*** TEXTO DE ORIGEN ***

Sin embargo, tanta pasión y tanto cálculo son indiferentes. Porque a la misma hora, en algún lugar anónimo de la ciudad, cierto vecino del quinto termina su semana laboral: vuelve a casa, dobla la gabardina, consulta el horario de trenes, cumplimenta a su madre, besa al niño, pide un yogur y prueba un silbato. Aunque por el momento pasa inadvertido, todas las figuras del tinglado, todos los ídolos, mitos, cábalas y recursos, están en sus manos. Este personaje anodino que frecuenta los vestíbulos y la crema aftershave tiene sencillamente la llave del tesoro. Es el árbitro.

*** EXTRACTOS DE DATOS ***

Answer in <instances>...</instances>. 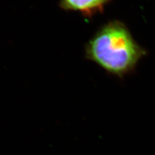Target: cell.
Segmentation results:
<instances>
[{
    "instance_id": "cell-1",
    "label": "cell",
    "mask_w": 155,
    "mask_h": 155,
    "mask_svg": "<svg viewBox=\"0 0 155 155\" xmlns=\"http://www.w3.org/2000/svg\"><path fill=\"white\" fill-rule=\"evenodd\" d=\"M85 57L109 74L120 78L132 72L145 54L129 29L119 21L108 22L87 43Z\"/></svg>"
},
{
    "instance_id": "cell-2",
    "label": "cell",
    "mask_w": 155,
    "mask_h": 155,
    "mask_svg": "<svg viewBox=\"0 0 155 155\" xmlns=\"http://www.w3.org/2000/svg\"><path fill=\"white\" fill-rule=\"evenodd\" d=\"M110 0H60L59 6L66 11H74L91 17L102 11Z\"/></svg>"
}]
</instances>
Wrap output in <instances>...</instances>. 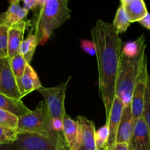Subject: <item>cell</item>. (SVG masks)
<instances>
[{"label": "cell", "instance_id": "6da1fadb", "mask_svg": "<svg viewBox=\"0 0 150 150\" xmlns=\"http://www.w3.org/2000/svg\"><path fill=\"white\" fill-rule=\"evenodd\" d=\"M99 73V90L108 118L116 97V83L123 43L113 25L98 20L91 29Z\"/></svg>", "mask_w": 150, "mask_h": 150}, {"label": "cell", "instance_id": "7a4b0ae2", "mask_svg": "<svg viewBox=\"0 0 150 150\" xmlns=\"http://www.w3.org/2000/svg\"><path fill=\"white\" fill-rule=\"evenodd\" d=\"M145 37L141 35L135 40L122 48L116 83V96L124 104L131 103L137 78L147 61L145 54Z\"/></svg>", "mask_w": 150, "mask_h": 150}, {"label": "cell", "instance_id": "3957f363", "mask_svg": "<svg viewBox=\"0 0 150 150\" xmlns=\"http://www.w3.org/2000/svg\"><path fill=\"white\" fill-rule=\"evenodd\" d=\"M70 14L68 0H42L32 23L38 43H45L54 30L70 18Z\"/></svg>", "mask_w": 150, "mask_h": 150}, {"label": "cell", "instance_id": "277c9868", "mask_svg": "<svg viewBox=\"0 0 150 150\" xmlns=\"http://www.w3.org/2000/svg\"><path fill=\"white\" fill-rule=\"evenodd\" d=\"M16 131L19 134L51 136L55 132L52 128L45 101L38 103L35 110L19 117Z\"/></svg>", "mask_w": 150, "mask_h": 150}, {"label": "cell", "instance_id": "5b68a950", "mask_svg": "<svg viewBox=\"0 0 150 150\" xmlns=\"http://www.w3.org/2000/svg\"><path fill=\"white\" fill-rule=\"evenodd\" d=\"M70 79L71 77H69L66 81L54 87H44L42 86L38 90L44 97L54 131L63 132V120L66 113L65 98Z\"/></svg>", "mask_w": 150, "mask_h": 150}, {"label": "cell", "instance_id": "8992f818", "mask_svg": "<svg viewBox=\"0 0 150 150\" xmlns=\"http://www.w3.org/2000/svg\"><path fill=\"white\" fill-rule=\"evenodd\" d=\"M16 142L21 150H71L63 132L51 136L19 134Z\"/></svg>", "mask_w": 150, "mask_h": 150}, {"label": "cell", "instance_id": "52a82bcc", "mask_svg": "<svg viewBox=\"0 0 150 150\" xmlns=\"http://www.w3.org/2000/svg\"><path fill=\"white\" fill-rule=\"evenodd\" d=\"M149 74L147 68V61L143 66L137 78L131 100V108L134 122L142 117L144 108V100Z\"/></svg>", "mask_w": 150, "mask_h": 150}, {"label": "cell", "instance_id": "ba28073f", "mask_svg": "<svg viewBox=\"0 0 150 150\" xmlns=\"http://www.w3.org/2000/svg\"><path fill=\"white\" fill-rule=\"evenodd\" d=\"M76 121L78 123V135L71 150H96V127L94 122L82 116H79Z\"/></svg>", "mask_w": 150, "mask_h": 150}, {"label": "cell", "instance_id": "9c48e42d", "mask_svg": "<svg viewBox=\"0 0 150 150\" xmlns=\"http://www.w3.org/2000/svg\"><path fill=\"white\" fill-rule=\"evenodd\" d=\"M0 93L10 98L21 100L8 57L0 59Z\"/></svg>", "mask_w": 150, "mask_h": 150}, {"label": "cell", "instance_id": "30bf717a", "mask_svg": "<svg viewBox=\"0 0 150 150\" xmlns=\"http://www.w3.org/2000/svg\"><path fill=\"white\" fill-rule=\"evenodd\" d=\"M124 105L118 97H115L109 117L106 120V125L108 128V138L104 150H113L116 144V135Z\"/></svg>", "mask_w": 150, "mask_h": 150}, {"label": "cell", "instance_id": "8fae6325", "mask_svg": "<svg viewBox=\"0 0 150 150\" xmlns=\"http://www.w3.org/2000/svg\"><path fill=\"white\" fill-rule=\"evenodd\" d=\"M129 147L132 150H150V130L143 117L134 122Z\"/></svg>", "mask_w": 150, "mask_h": 150}, {"label": "cell", "instance_id": "7c38bea8", "mask_svg": "<svg viewBox=\"0 0 150 150\" xmlns=\"http://www.w3.org/2000/svg\"><path fill=\"white\" fill-rule=\"evenodd\" d=\"M16 83L21 99L34 90H38L42 86L36 72L29 64H26L23 75L16 79Z\"/></svg>", "mask_w": 150, "mask_h": 150}, {"label": "cell", "instance_id": "4fadbf2b", "mask_svg": "<svg viewBox=\"0 0 150 150\" xmlns=\"http://www.w3.org/2000/svg\"><path fill=\"white\" fill-rule=\"evenodd\" d=\"M134 126L133 117L131 108V103L125 104L123 112L121 117L117 135H116V144L128 143L132 136Z\"/></svg>", "mask_w": 150, "mask_h": 150}, {"label": "cell", "instance_id": "5bb4252c", "mask_svg": "<svg viewBox=\"0 0 150 150\" xmlns=\"http://www.w3.org/2000/svg\"><path fill=\"white\" fill-rule=\"evenodd\" d=\"M29 21H21L9 26L8 29V58L12 59L19 51L23 41V37Z\"/></svg>", "mask_w": 150, "mask_h": 150}, {"label": "cell", "instance_id": "9a60e30c", "mask_svg": "<svg viewBox=\"0 0 150 150\" xmlns=\"http://www.w3.org/2000/svg\"><path fill=\"white\" fill-rule=\"evenodd\" d=\"M121 5L126 18L130 23L140 21L148 14L144 0H132Z\"/></svg>", "mask_w": 150, "mask_h": 150}, {"label": "cell", "instance_id": "2e32d148", "mask_svg": "<svg viewBox=\"0 0 150 150\" xmlns=\"http://www.w3.org/2000/svg\"><path fill=\"white\" fill-rule=\"evenodd\" d=\"M0 108L18 117L24 115L31 111L24 105L22 100L10 98L1 93H0Z\"/></svg>", "mask_w": 150, "mask_h": 150}, {"label": "cell", "instance_id": "e0dca14e", "mask_svg": "<svg viewBox=\"0 0 150 150\" xmlns=\"http://www.w3.org/2000/svg\"><path fill=\"white\" fill-rule=\"evenodd\" d=\"M28 13L29 11L21 7L19 3L11 4L4 13L0 14V21L1 23L10 26L23 21Z\"/></svg>", "mask_w": 150, "mask_h": 150}, {"label": "cell", "instance_id": "ac0fdd59", "mask_svg": "<svg viewBox=\"0 0 150 150\" xmlns=\"http://www.w3.org/2000/svg\"><path fill=\"white\" fill-rule=\"evenodd\" d=\"M63 133L68 145L71 150L77 138L78 123L77 121L72 120L66 113L63 120Z\"/></svg>", "mask_w": 150, "mask_h": 150}, {"label": "cell", "instance_id": "d6986e66", "mask_svg": "<svg viewBox=\"0 0 150 150\" xmlns=\"http://www.w3.org/2000/svg\"><path fill=\"white\" fill-rule=\"evenodd\" d=\"M38 44L39 43H38L36 35L32 32L29 34V36L26 39L23 40L21 43L18 51L23 56L28 64H29L32 60Z\"/></svg>", "mask_w": 150, "mask_h": 150}, {"label": "cell", "instance_id": "ffe728a7", "mask_svg": "<svg viewBox=\"0 0 150 150\" xmlns=\"http://www.w3.org/2000/svg\"><path fill=\"white\" fill-rule=\"evenodd\" d=\"M130 23H131L128 21L127 18L125 15L123 7L121 4V6L116 11L114 20H113V23H112L113 28L119 35V34L124 33V32H126Z\"/></svg>", "mask_w": 150, "mask_h": 150}, {"label": "cell", "instance_id": "44dd1931", "mask_svg": "<svg viewBox=\"0 0 150 150\" xmlns=\"http://www.w3.org/2000/svg\"><path fill=\"white\" fill-rule=\"evenodd\" d=\"M10 66H11L12 70L16 79L21 76L24 73L26 64H28L23 56L18 51L13 58L10 59Z\"/></svg>", "mask_w": 150, "mask_h": 150}, {"label": "cell", "instance_id": "7402d4cb", "mask_svg": "<svg viewBox=\"0 0 150 150\" xmlns=\"http://www.w3.org/2000/svg\"><path fill=\"white\" fill-rule=\"evenodd\" d=\"M8 29L7 25L0 24V59L8 57Z\"/></svg>", "mask_w": 150, "mask_h": 150}, {"label": "cell", "instance_id": "603a6c76", "mask_svg": "<svg viewBox=\"0 0 150 150\" xmlns=\"http://www.w3.org/2000/svg\"><path fill=\"white\" fill-rule=\"evenodd\" d=\"M18 137L19 133L16 130L0 125V145L14 143Z\"/></svg>", "mask_w": 150, "mask_h": 150}, {"label": "cell", "instance_id": "cb8c5ba5", "mask_svg": "<svg viewBox=\"0 0 150 150\" xmlns=\"http://www.w3.org/2000/svg\"><path fill=\"white\" fill-rule=\"evenodd\" d=\"M19 117L7 111L0 108V125L16 130Z\"/></svg>", "mask_w": 150, "mask_h": 150}, {"label": "cell", "instance_id": "d4e9b609", "mask_svg": "<svg viewBox=\"0 0 150 150\" xmlns=\"http://www.w3.org/2000/svg\"><path fill=\"white\" fill-rule=\"evenodd\" d=\"M108 138V128L107 125L99 129L95 133V142L96 150H104Z\"/></svg>", "mask_w": 150, "mask_h": 150}, {"label": "cell", "instance_id": "484cf974", "mask_svg": "<svg viewBox=\"0 0 150 150\" xmlns=\"http://www.w3.org/2000/svg\"><path fill=\"white\" fill-rule=\"evenodd\" d=\"M142 117L145 120L149 129L150 130V76L149 77L146 89L144 108Z\"/></svg>", "mask_w": 150, "mask_h": 150}, {"label": "cell", "instance_id": "4316f807", "mask_svg": "<svg viewBox=\"0 0 150 150\" xmlns=\"http://www.w3.org/2000/svg\"><path fill=\"white\" fill-rule=\"evenodd\" d=\"M80 45L82 49L86 54L91 56L96 55V48L94 42L89 40H82L80 41Z\"/></svg>", "mask_w": 150, "mask_h": 150}, {"label": "cell", "instance_id": "83f0119b", "mask_svg": "<svg viewBox=\"0 0 150 150\" xmlns=\"http://www.w3.org/2000/svg\"><path fill=\"white\" fill-rule=\"evenodd\" d=\"M42 0H24V8L27 10H34L37 7H40Z\"/></svg>", "mask_w": 150, "mask_h": 150}, {"label": "cell", "instance_id": "f1b7e54d", "mask_svg": "<svg viewBox=\"0 0 150 150\" xmlns=\"http://www.w3.org/2000/svg\"><path fill=\"white\" fill-rule=\"evenodd\" d=\"M138 23L141 25H142L146 29L150 30V13H148V14L144 18L141 19L140 21H138Z\"/></svg>", "mask_w": 150, "mask_h": 150}, {"label": "cell", "instance_id": "f546056e", "mask_svg": "<svg viewBox=\"0 0 150 150\" xmlns=\"http://www.w3.org/2000/svg\"><path fill=\"white\" fill-rule=\"evenodd\" d=\"M113 150H129V144L128 143H119L115 145Z\"/></svg>", "mask_w": 150, "mask_h": 150}, {"label": "cell", "instance_id": "4dcf8cb0", "mask_svg": "<svg viewBox=\"0 0 150 150\" xmlns=\"http://www.w3.org/2000/svg\"><path fill=\"white\" fill-rule=\"evenodd\" d=\"M21 0H8L9 3H10V4L11 5V4H16V3H19V1H20Z\"/></svg>", "mask_w": 150, "mask_h": 150}, {"label": "cell", "instance_id": "1f68e13d", "mask_svg": "<svg viewBox=\"0 0 150 150\" xmlns=\"http://www.w3.org/2000/svg\"><path fill=\"white\" fill-rule=\"evenodd\" d=\"M120 1H121V4H124V3L129 2V1H132V0H120Z\"/></svg>", "mask_w": 150, "mask_h": 150}, {"label": "cell", "instance_id": "d6a6232c", "mask_svg": "<svg viewBox=\"0 0 150 150\" xmlns=\"http://www.w3.org/2000/svg\"><path fill=\"white\" fill-rule=\"evenodd\" d=\"M0 24H1V21H0Z\"/></svg>", "mask_w": 150, "mask_h": 150}, {"label": "cell", "instance_id": "836d02e7", "mask_svg": "<svg viewBox=\"0 0 150 150\" xmlns=\"http://www.w3.org/2000/svg\"><path fill=\"white\" fill-rule=\"evenodd\" d=\"M129 150H132V149H129Z\"/></svg>", "mask_w": 150, "mask_h": 150}]
</instances>
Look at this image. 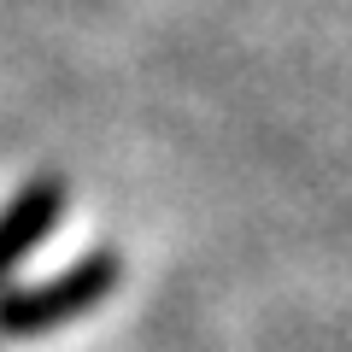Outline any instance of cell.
<instances>
[{
	"mask_svg": "<svg viewBox=\"0 0 352 352\" xmlns=\"http://www.w3.org/2000/svg\"><path fill=\"white\" fill-rule=\"evenodd\" d=\"M65 206H71V182H65V176H36V182L0 212V282H12V270L59 229Z\"/></svg>",
	"mask_w": 352,
	"mask_h": 352,
	"instance_id": "2",
	"label": "cell"
},
{
	"mask_svg": "<svg viewBox=\"0 0 352 352\" xmlns=\"http://www.w3.org/2000/svg\"><path fill=\"white\" fill-rule=\"evenodd\" d=\"M118 276H124V258L112 247L82 252L71 270H59L53 282L36 288H0V340H36L47 329H65L76 317H88L94 305L112 300Z\"/></svg>",
	"mask_w": 352,
	"mask_h": 352,
	"instance_id": "1",
	"label": "cell"
}]
</instances>
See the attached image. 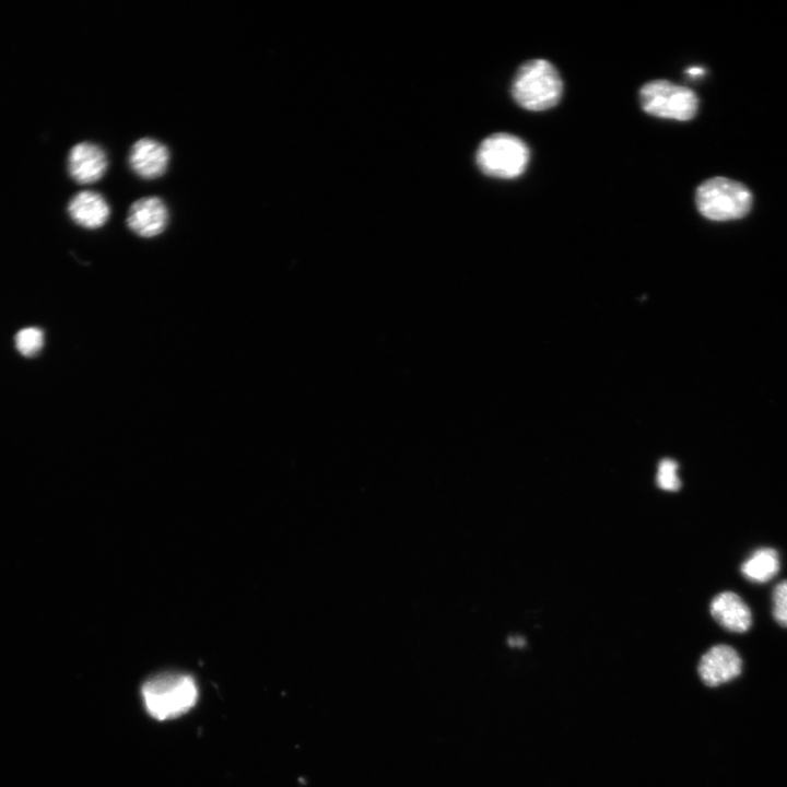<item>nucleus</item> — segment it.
I'll use <instances>...</instances> for the list:
<instances>
[{"instance_id": "nucleus-1", "label": "nucleus", "mask_w": 787, "mask_h": 787, "mask_svg": "<svg viewBox=\"0 0 787 787\" xmlns=\"http://www.w3.org/2000/svg\"><path fill=\"white\" fill-rule=\"evenodd\" d=\"M510 91L520 107L530 111H543L560 102L563 81L550 61L531 59L518 68Z\"/></svg>"}, {"instance_id": "nucleus-2", "label": "nucleus", "mask_w": 787, "mask_h": 787, "mask_svg": "<svg viewBox=\"0 0 787 787\" xmlns=\"http://www.w3.org/2000/svg\"><path fill=\"white\" fill-rule=\"evenodd\" d=\"M141 693L148 713L157 720L184 715L198 700L193 678L175 672L152 677L143 684Z\"/></svg>"}, {"instance_id": "nucleus-3", "label": "nucleus", "mask_w": 787, "mask_h": 787, "mask_svg": "<svg viewBox=\"0 0 787 787\" xmlns=\"http://www.w3.org/2000/svg\"><path fill=\"white\" fill-rule=\"evenodd\" d=\"M695 203L704 218L729 221L740 219L750 211L752 195L743 184L717 176L697 187Z\"/></svg>"}, {"instance_id": "nucleus-4", "label": "nucleus", "mask_w": 787, "mask_h": 787, "mask_svg": "<svg viewBox=\"0 0 787 787\" xmlns=\"http://www.w3.org/2000/svg\"><path fill=\"white\" fill-rule=\"evenodd\" d=\"M529 158L528 145L520 138L506 132L485 138L475 154L477 164L485 175L502 179L520 176Z\"/></svg>"}, {"instance_id": "nucleus-5", "label": "nucleus", "mask_w": 787, "mask_h": 787, "mask_svg": "<svg viewBox=\"0 0 787 787\" xmlns=\"http://www.w3.org/2000/svg\"><path fill=\"white\" fill-rule=\"evenodd\" d=\"M643 110L651 116L678 121L691 120L697 113L698 99L689 87L668 80H653L639 90Z\"/></svg>"}, {"instance_id": "nucleus-6", "label": "nucleus", "mask_w": 787, "mask_h": 787, "mask_svg": "<svg viewBox=\"0 0 787 787\" xmlns=\"http://www.w3.org/2000/svg\"><path fill=\"white\" fill-rule=\"evenodd\" d=\"M697 671L705 685L715 688L737 678L742 671V660L733 647L719 644L701 657Z\"/></svg>"}, {"instance_id": "nucleus-7", "label": "nucleus", "mask_w": 787, "mask_h": 787, "mask_svg": "<svg viewBox=\"0 0 787 787\" xmlns=\"http://www.w3.org/2000/svg\"><path fill=\"white\" fill-rule=\"evenodd\" d=\"M168 220L165 202L160 197L151 196L140 198L130 205L126 222L136 235L152 238L166 230Z\"/></svg>"}, {"instance_id": "nucleus-8", "label": "nucleus", "mask_w": 787, "mask_h": 787, "mask_svg": "<svg viewBox=\"0 0 787 787\" xmlns=\"http://www.w3.org/2000/svg\"><path fill=\"white\" fill-rule=\"evenodd\" d=\"M67 167L70 177L74 181L92 184L105 175L108 167V157L101 145L83 141L71 148Z\"/></svg>"}, {"instance_id": "nucleus-9", "label": "nucleus", "mask_w": 787, "mask_h": 787, "mask_svg": "<svg viewBox=\"0 0 787 787\" xmlns=\"http://www.w3.org/2000/svg\"><path fill=\"white\" fill-rule=\"evenodd\" d=\"M169 158V151L164 143L153 138H141L132 144L128 163L137 176L150 180L164 175Z\"/></svg>"}, {"instance_id": "nucleus-10", "label": "nucleus", "mask_w": 787, "mask_h": 787, "mask_svg": "<svg viewBox=\"0 0 787 787\" xmlns=\"http://www.w3.org/2000/svg\"><path fill=\"white\" fill-rule=\"evenodd\" d=\"M70 219L81 227L96 230L106 224L110 216L107 200L95 191H81L68 204Z\"/></svg>"}, {"instance_id": "nucleus-11", "label": "nucleus", "mask_w": 787, "mask_h": 787, "mask_svg": "<svg viewBox=\"0 0 787 787\" xmlns=\"http://www.w3.org/2000/svg\"><path fill=\"white\" fill-rule=\"evenodd\" d=\"M710 614L724 629L743 633L752 624V614L747 603L735 592L718 594L710 602Z\"/></svg>"}, {"instance_id": "nucleus-12", "label": "nucleus", "mask_w": 787, "mask_h": 787, "mask_svg": "<svg viewBox=\"0 0 787 787\" xmlns=\"http://www.w3.org/2000/svg\"><path fill=\"white\" fill-rule=\"evenodd\" d=\"M779 571V556L772 548L755 550L741 565L743 576L753 583H766Z\"/></svg>"}, {"instance_id": "nucleus-13", "label": "nucleus", "mask_w": 787, "mask_h": 787, "mask_svg": "<svg viewBox=\"0 0 787 787\" xmlns=\"http://www.w3.org/2000/svg\"><path fill=\"white\" fill-rule=\"evenodd\" d=\"M44 344L43 331L35 327L20 330L15 336L17 351L24 356L37 354Z\"/></svg>"}, {"instance_id": "nucleus-14", "label": "nucleus", "mask_w": 787, "mask_h": 787, "mask_svg": "<svg viewBox=\"0 0 787 787\" xmlns=\"http://www.w3.org/2000/svg\"><path fill=\"white\" fill-rule=\"evenodd\" d=\"M657 485L665 491H678L681 481L678 477V462L670 458L660 460L656 475Z\"/></svg>"}, {"instance_id": "nucleus-15", "label": "nucleus", "mask_w": 787, "mask_h": 787, "mask_svg": "<svg viewBox=\"0 0 787 787\" xmlns=\"http://www.w3.org/2000/svg\"><path fill=\"white\" fill-rule=\"evenodd\" d=\"M773 616L783 627H787V580L780 582L773 591Z\"/></svg>"}, {"instance_id": "nucleus-16", "label": "nucleus", "mask_w": 787, "mask_h": 787, "mask_svg": "<svg viewBox=\"0 0 787 787\" xmlns=\"http://www.w3.org/2000/svg\"><path fill=\"white\" fill-rule=\"evenodd\" d=\"M510 646L521 647L526 644L522 637L516 636L508 639Z\"/></svg>"}, {"instance_id": "nucleus-17", "label": "nucleus", "mask_w": 787, "mask_h": 787, "mask_svg": "<svg viewBox=\"0 0 787 787\" xmlns=\"http://www.w3.org/2000/svg\"><path fill=\"white\" fill-rule=\"evenodd\" d=\"M688 72H689L690 75H692V77H697V75H701V74L703 73V69H701V68H698V67H693V68H690V69L688 70Z\"/></svg>"}]
</instances>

***

§ EJERCICIOS
A) Enumera todas las acciones del vecino del quinto que el texto sobre el árbitro menciona después de los dos puntos de "termina su semana laboral:".
B) Prosigue el texto sobre el árbitro a partir del punto en que termina.

§ RESPUESTAS
A)
- Vuelve a casa.
- Dobla la gabardina.
- Consulta el horario de trenes.
- Cumplimenta a su madre.
- Besa al niño.
- Pide un yogur.
- Prueba un silbato.

B)
Si los partidos se resolviesen después de cincuenta situaciones de gol, su papel sería secundario: malograría los mejores pases con la excusa del offside, consentiría las faltas tácticas, castigaría cualquier efusión de los atacantes, permitiría que los defensas centrales desnuden impunemente a los delanteros, y el desenlace seguiría siendo el mismo. Pero en un partido medio hay muy pocas ocasiones de peligro, así que, bien administrados, tres de sus disparates pueden pervertir el resultado y la competición.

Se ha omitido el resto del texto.